A false-returning transfer() occurs in bridgeFundsToEVMUser → bridgeERC20ToEVM, which is the withdrawal path (WITHDRAW_FROM_YIELDVAULT and CLOSE_YIELDVAULT). The panic here causes the whole WorkerHandler transaction to revert, leaving the request in PROCESSING state until crash recovery marks it FAILED. That behaviour is intentional, but a regression test with a FalseTransferToken fixture would confirm the check fires and doesn't silently succeed.

[claude]

Hardcoded bytecode is not validated against the Solidity source.

falseApproveTokenBytecode was compiled from solidity/src/test/FalseApproveToken.sol at a specific point in time, but there is no CI step that re-compiles the contract and checks the two stay in sync. If FalseApproveToken.sol is changed (e.g. compiler version bump, optimizer setting, or adding a transfer stub for the missing-test case above), this hex string will silently use stale bytecode and the test will continue to pass against the wrong contract.

Consider adding a note in FalseApproveToken.sol linking to this constant and/or a CI assertion that the compiled creation bytecode matches the embedded string.

[claude]

No regression test covers this new branch. The approve-false path gets a dedicated testMarkRequestAsFailedRejectsFalseApproveRefunds test, but the symmetric case here — a token whose transfer() returns false — has no corresponding test. Because bridgeERC20ToEVM is reached on the happy path of WITHDRAW requests (not the refund path), a FalseTransferToken fixture and a matching test that triggers a WITHDRAW against it would be needed to give this guard the same confidence as the approve check.

[claude]

The test name implies the transfer-returns-false case is rejected during a withdrawal, but the test only verifies isERC20BoolReturnSuccess rejects the raw return data via a direct EVM call — it never invokes bridgeERC20ToEVM. The actual code path added by this PR (if !FlowYieldVaultsEVM.isERC20BoolReturnSuccess(transferResult.data) { panic(...) } in bridgeERC20ToEVM) is exercised nowhere in the test suite.

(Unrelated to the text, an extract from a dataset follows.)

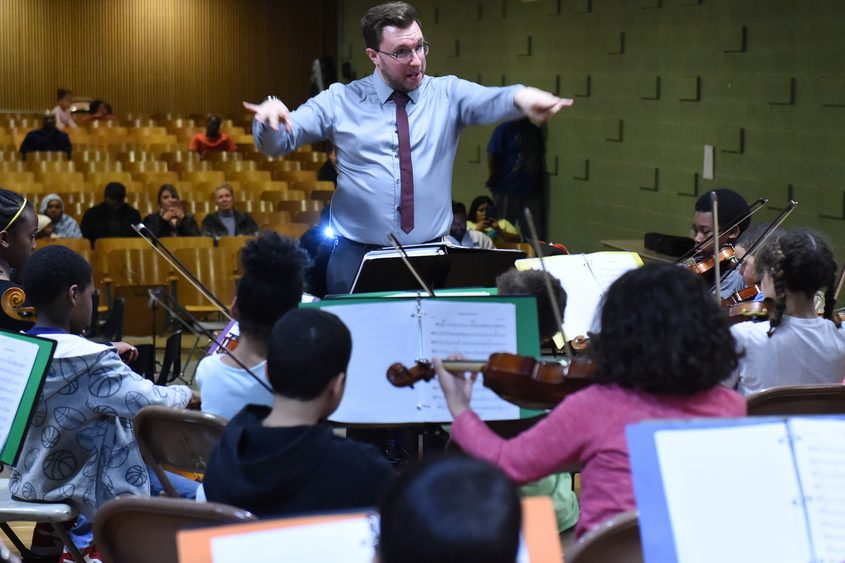 John Connelly conducts the CHIME orchestra at Yates Elementary School in Schenectady.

Consider adding a test that drives a full WITHDRAW_FROM_YIELDVAULT request (or at minimum calls bridgeFundsToEVMUser / bridgeERC20ToEVM directly) with falseApproveToken as the ERC20 and asserts the transaction fails. Without it, a future refactor could accidentally drop the panic check and no test would catch the regression.

[claude]

The comment says to regenerate this manually from solidity/foundry.toml defaults, but there is no CI check enforcing that. If FalseApproveToken.sol is updated (e.g., to add a transferFrom stub for a future test path) without regenerating the bytecode, the tests will silently deploy the old contract. The mismatch won't cause a compile error — it will just quietly test the wrong behavior.

One lightweight guard: add a comment with the compiler version and a short content hash of FalseApproveToken.sol used to produce this bytecode, so a reviewer (or CI script) can spot staleness at a glance.